___ SELECTED EXTRACT

Add this to your files for next time Richie.


----------



## chopsaw (Feb 28, 2018)

That looks fantastic . Great method for sure .


----------



## HalfSmoked (Mar 1, 2018)

Ha you show something like this when I'm going south and no where near PA dang man what gives.

Awesome looking ham nice smoke color. Cob is what you smoked with?

Warren


----------



## indaswamp (Mar 1, 2018)

Very nice...! I love ham!


----------



## pc farmer (Mar 1, 2018)

chopsaw said:


> That looks fantastic . Great method for sure .




Thanks.    Yes it works great.





HalfSmoked said:


> Ha you show something like this when I'm going south and no where near PA dang man what gives.
> 
> Awesome looking ham nice smoke color. Cob is what you smoked with?
> 
> Warren



With any luck I will still have some for this years gathering.  Yes cob pellets.  

Be safe on your trip.  





indaswamp said:


> Very nice...! I love ham!



Thanks sir.


----------



## daveomak (Mar 1, 2018)

Thanks for the vote of confidence...   Glad you enjoyed it...   Dave


----------



## motocrash (Mar 1, 2018)

Please pass the biscuits! Great looking ham man;)


----------



## SmokinAl (Mar 2, 2018)

Great job on the ham Adam!
It looks fantastic!
Congrats on getting a spin on the carousel!
Al


----------



## atomicsmoke (Mar 2, 2018)

Nice looking hams. Beautiful colors.

That cut ham pic? Good for stock photos.

Great job.

You raised this pig?


----------



## pc farmer (Mar 2, 2018)

SmokinAl said:


> Great job on the ham Adam!
> It looks fantastic!
> Congrats on getting a spin on the carousel!
> Al




Thanks Al





atomicsmoke said:


> Nice looking hams. Beautiful colors.
> 
> That cut ham pic? Good for stock photos.
> 
> ...



Yes I raised this pig.  The pics are of a ham shank.

Thanks


----------



## gmc2003 (Mar 2, 2018)

______
___ ENTRIES PROVIDED

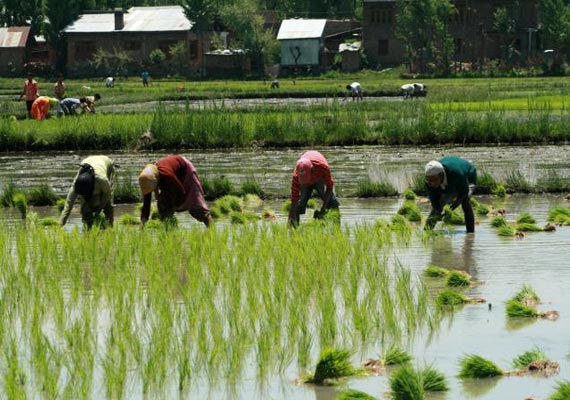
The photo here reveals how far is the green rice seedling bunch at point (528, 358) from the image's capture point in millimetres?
8828

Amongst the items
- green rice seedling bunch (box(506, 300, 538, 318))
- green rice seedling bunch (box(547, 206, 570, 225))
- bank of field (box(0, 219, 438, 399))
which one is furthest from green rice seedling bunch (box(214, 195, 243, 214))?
green rice seedling bunch (box(506, 300, 538, 318))

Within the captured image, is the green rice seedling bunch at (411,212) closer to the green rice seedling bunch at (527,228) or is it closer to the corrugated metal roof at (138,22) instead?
the green rice seedling bunch at (527,228)

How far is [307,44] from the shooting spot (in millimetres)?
75688

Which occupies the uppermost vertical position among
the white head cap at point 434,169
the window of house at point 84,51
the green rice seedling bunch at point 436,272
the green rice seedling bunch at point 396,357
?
the white head cap at point 434,169

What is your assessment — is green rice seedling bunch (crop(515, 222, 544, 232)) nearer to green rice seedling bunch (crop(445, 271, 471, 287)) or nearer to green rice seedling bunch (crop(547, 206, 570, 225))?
green rice seedling bunch (crop(547, 206, 570, 225))

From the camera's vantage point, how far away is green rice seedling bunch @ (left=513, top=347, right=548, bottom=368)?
29.0 ft

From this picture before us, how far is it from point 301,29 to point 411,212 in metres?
61.0

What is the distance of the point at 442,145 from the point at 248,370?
752 inches

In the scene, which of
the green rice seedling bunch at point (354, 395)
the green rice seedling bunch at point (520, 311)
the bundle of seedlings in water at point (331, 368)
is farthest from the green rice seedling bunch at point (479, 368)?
the green rice seedling bunch at point (520, 311)

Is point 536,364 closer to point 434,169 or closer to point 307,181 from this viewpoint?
point 434,169

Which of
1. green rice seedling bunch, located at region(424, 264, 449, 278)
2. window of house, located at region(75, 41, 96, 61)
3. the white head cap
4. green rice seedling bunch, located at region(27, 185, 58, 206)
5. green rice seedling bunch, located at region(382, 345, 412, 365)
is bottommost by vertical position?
window of house, located at region(75, 41, 96, 61)

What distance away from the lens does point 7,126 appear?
94.0ft

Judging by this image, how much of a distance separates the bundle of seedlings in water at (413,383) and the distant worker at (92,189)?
570 centimetres

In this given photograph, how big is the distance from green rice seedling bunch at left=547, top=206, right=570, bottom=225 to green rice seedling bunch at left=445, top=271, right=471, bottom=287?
4263mm
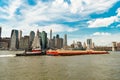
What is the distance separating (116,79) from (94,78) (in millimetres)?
3459

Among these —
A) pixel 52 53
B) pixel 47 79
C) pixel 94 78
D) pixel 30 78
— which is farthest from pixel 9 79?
pixel 52 53

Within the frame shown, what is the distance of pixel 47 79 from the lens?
1134 inches

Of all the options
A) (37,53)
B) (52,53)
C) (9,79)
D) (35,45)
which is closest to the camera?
(9,79)

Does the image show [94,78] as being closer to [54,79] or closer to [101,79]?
[101,79]

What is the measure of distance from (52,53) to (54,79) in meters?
93.5

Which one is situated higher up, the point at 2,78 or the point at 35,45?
the point at 35,45

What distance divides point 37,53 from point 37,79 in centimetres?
8424

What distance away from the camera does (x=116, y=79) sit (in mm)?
29453

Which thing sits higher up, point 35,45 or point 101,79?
point 35,45

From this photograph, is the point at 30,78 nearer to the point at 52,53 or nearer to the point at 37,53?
the point at 37,53

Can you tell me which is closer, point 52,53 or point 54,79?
point 54,79

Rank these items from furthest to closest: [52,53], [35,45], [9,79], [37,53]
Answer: [35,45]
[52,53]
[37,53]
[9,79]

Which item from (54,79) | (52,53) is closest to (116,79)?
(54,79)

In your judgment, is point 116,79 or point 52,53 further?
point 52,53
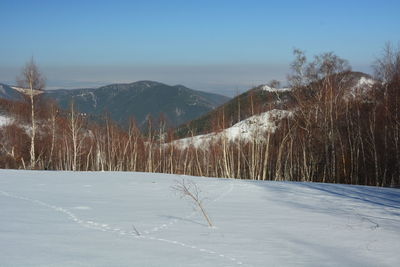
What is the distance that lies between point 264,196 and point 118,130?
22128 millimetres

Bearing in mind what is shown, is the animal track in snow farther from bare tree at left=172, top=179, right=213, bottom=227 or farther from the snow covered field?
bare tree at left=172, top=179, right=213, bottom=227

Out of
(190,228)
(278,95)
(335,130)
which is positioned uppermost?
(278,95)

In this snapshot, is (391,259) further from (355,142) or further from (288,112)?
(288,112)

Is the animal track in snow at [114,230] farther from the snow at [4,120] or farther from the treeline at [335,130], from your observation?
the snow at [4,120]

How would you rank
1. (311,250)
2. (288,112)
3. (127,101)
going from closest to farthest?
(311,250) < (288,112) < (127,101)

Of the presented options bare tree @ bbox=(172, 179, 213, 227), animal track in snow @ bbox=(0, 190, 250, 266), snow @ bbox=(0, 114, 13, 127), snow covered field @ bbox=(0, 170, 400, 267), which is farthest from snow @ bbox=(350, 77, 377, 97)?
snow @ bbox=(0, 114, 13, 127)

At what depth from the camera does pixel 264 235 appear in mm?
5598

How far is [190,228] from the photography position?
5957 mm

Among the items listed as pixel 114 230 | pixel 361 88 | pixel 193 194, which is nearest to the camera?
pixel 114 230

______

REQUEST 1 -
In the forum thread about the smoked ham, reproduce without changes the part that opens with the words containing "## daveomak (Mar" and closes with "looking ham man;)".
REQUEST 2 -
Summarize the forum thread about the smoked ham in two sentences.

RESPONSE 1 -
## daveomak (Mar 1, 2018)

Thanks for the vote of confidence...   Glad you enjoyed it...   Dave


----------



## motocrash (Mar 1, 2018)

Please pass the biscuits! Great looking ham man;)

RESPONSE 2 -
Forum members praise the ham that pc farmer smoked, complimenting its color and the method used. In the replies, pc farmer confirms that cob pellets were used, states having raised the pig, and explains that the pictures show a ham shank.